Anti-racism counter-protest march in Charlottesville (Source: Reuters)

Why does racism still exist?

Racism has no productive place in modern society: it is useless and completely barbaric. However, the concept of believing that one's skin color is superior to another is still very much alive. Racism is an acquired trait — no person is born with the notion that they are somehow superior simply due to the color of their skin. In order to be a racist, one must first be taught how to hate, since racism stems from hatred, an acquired emotion. Therefore, if a person is unfortunate enough to be taught hate and racism, then they will probably be unfortunate enough to begin to believe that racism is socially acceptable. Not all teachings of this nasty practice are intentional — The New York Times quoted Jennifer Richeson, a social psychologist at Yale University, on her belief that racism stems from “the environment, the air all around us.” Richeson believes that people are taught to hate based on their social surroundings.
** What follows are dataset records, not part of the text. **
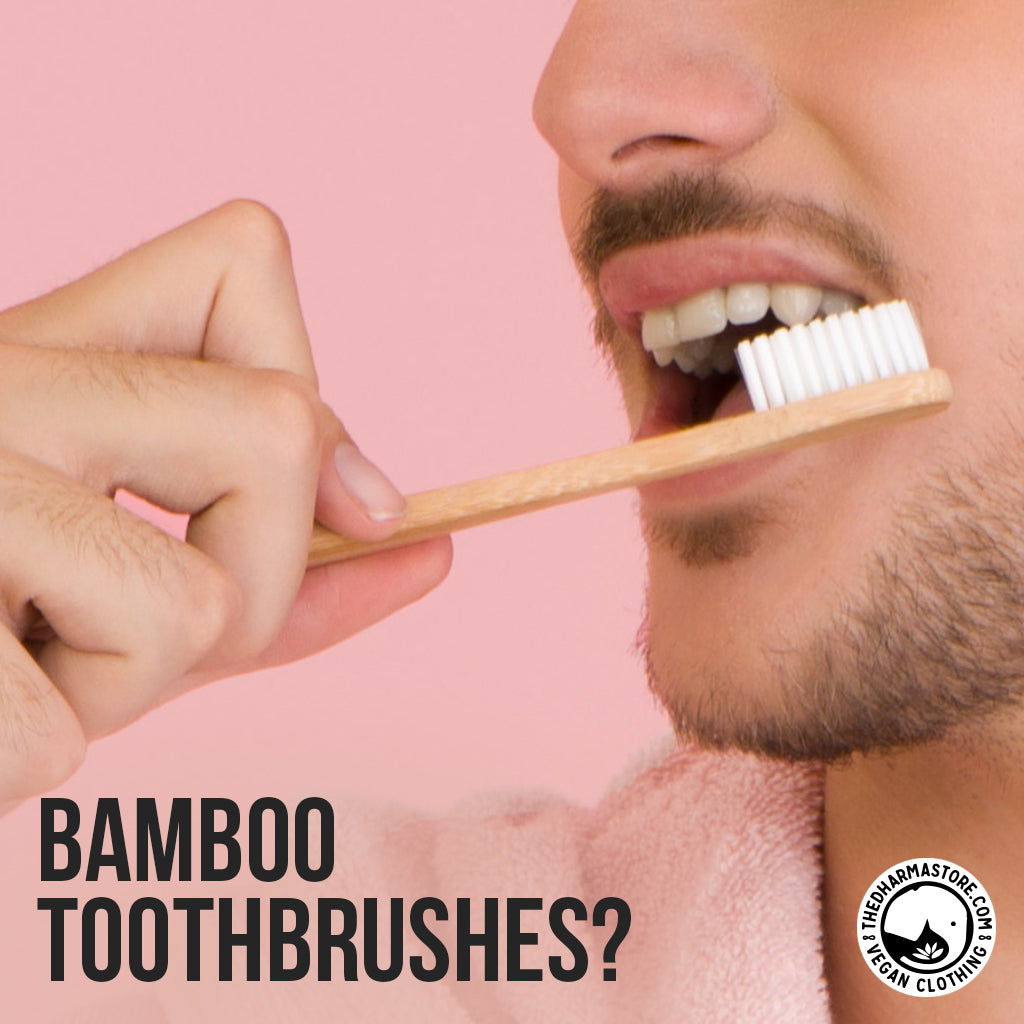 The Best Vegan Bamboo Toothbrushes Brands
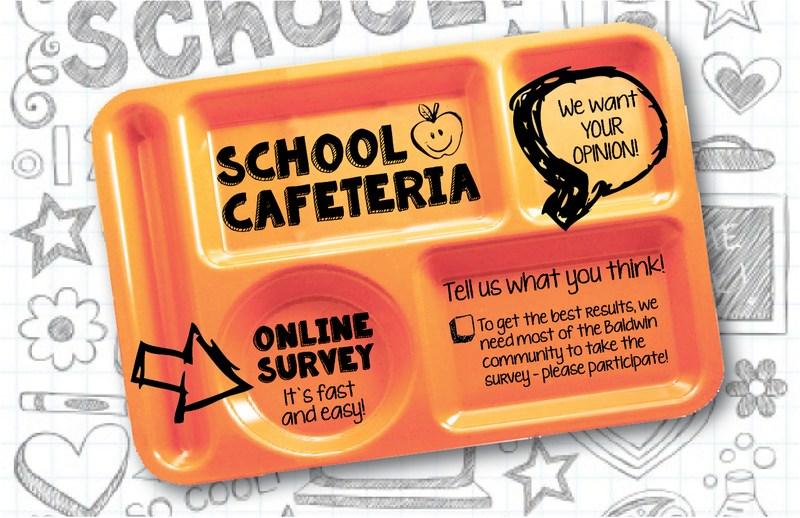 School Cafeteria Survey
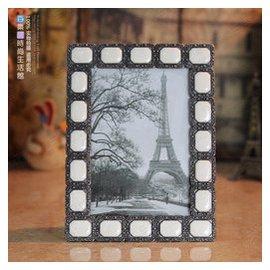 瘋搶金屬相框歐式畫框6寸兒童 結婚復古鋁合金相架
In other words, people tend to follow the general flow of society, and racism has existed in American society since colonization.

Fear of 'the Other'

Most modern racism is developed from a sense of fear — fear of the loss of normality or control or supposed order in a given society. American racism, in particular, derives from a similar fear, and this fear has been inherently passed down through generations and into the present day. When African inhabitants were first stripped from their homes and brought to America, an incorrect notion that dark-skinned people were somehow "inferior" to light-skinned people was immediately instilled into society. Why? Simply because light-skinned people were afraid of people coming into their society — rather, being forced into their society — and then dominating the society of which they never asked to be a part.

It is human nature to be competitive in one’s desired area of expertise, and to want to be at least better than the next guy that comes along in all areas of life. No one wants to come last; therefore, people will go to extreme lengths to ensure that they are never outdone, and that they are always marginally better than the other guy. In the case of American racism, the extreme lengths were slavery, segregation, and the Civil War, and that "guy" was anyone in society who could be easily torn down, manipulated or taken advantage of. Generally, that "guy" would turn out to be someone of color, or of an origin other than Western European because it was easiest for the original intruders of America (I will not call them the original settlers because let’s not forget about the Native Americans who were also heavily oppressed by white people in America) to pick people of color out as being different, and this difference is frightening to people who are afraid of being beaten.

The Odyssey and Major League Baseball

Xenophobia and bias have always been extremely prevalent and visible. On Odysseus’ major journey home, he becomes stranded on the island of the Phoenicians and must be cloaked in some godly mist so that the people of the island will be friendly and welcoming. Without this magical mist, Odysseus was just someone who looked different: someone whom the locals had no interest in helping.